Help out your immune system with these simple habits for avoiding germs and infection.
Our immune systems slow down naturally with age (a process called immunosenescence), increasing the risk of infection and chance of developing an autoimmune disease, as well as reducing the body’s ability to battle cancer cells. Additionally, those who are immune-deficient (either as a condition of birth or side effect of medication) and those who are battling chronic disease also have compromised infection-fighting defenses. Dr. Roger Madris, an internal medicine specialist and geriatrician at White Plains Hospital, offers these simple habits to reduce the risk of getting sick:
“Making sure you are up-to-date on your immunizations is a great way to protect yourself from a number of avoidable viruses and illnesses,” Dr. Madris says. It’s important for all older adults to be vaccinated against the following:
- Tetanus diphtheria – every 10 years
- Pneumonia – every 10 years or less
- Influenza – every year in the fall
- Shingles – every 5 years
Practice smart food habits
Make sure meat is thoroughly cooked to kill germs. Be aware of expiration dates, as well as how long a food has been sitting in the fridge opened, especially hummus or deli meats (which must be used within five days of purchase). You can’t always tell that a food is bad by the way it smells. Most importantly, remember to wash your hands every time you eat. “It’s a good idea to carry a small hand sanitizer with you in case you can’t get to a bathroom,” Dr. Madris says.
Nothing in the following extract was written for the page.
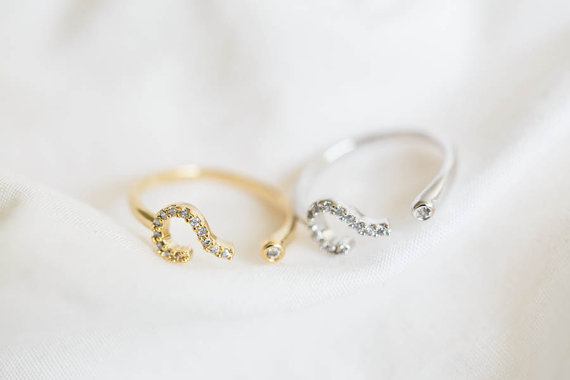Question mark knuckle ringpinky ringscz ring door lettersearring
Use common sense based on your specific health situation. For instance, a healthy 65 year old might not need to be as cautious as someone who is receiving chemotherapy for cancer. It’s possible pick up illnesses by being next to someone who is coughing or sneezing, by touching contaminated inanimate objects, and in some cases – like measles – just by breathing the air of someone who is nearby.
Adopt a healthy lifestyle
“While there is currently no medication that can halt immunosenescence, a healthy lifestyle, like eating right and exercising, is beneficial in optimizing your immune system,” Dr. Madris says. For instance, eating a balanced Mediterranean-style diet including lean protein, fish, lots of green leafy vegetables, fruit, nuts, whole grains and healthy oils is great way to give your body the nutrient variety it needs be in the best shape possible to fight infection. Try to exercise moderately two to three times a week, including strength training, such as resistance bands, light weights or even your own body weight.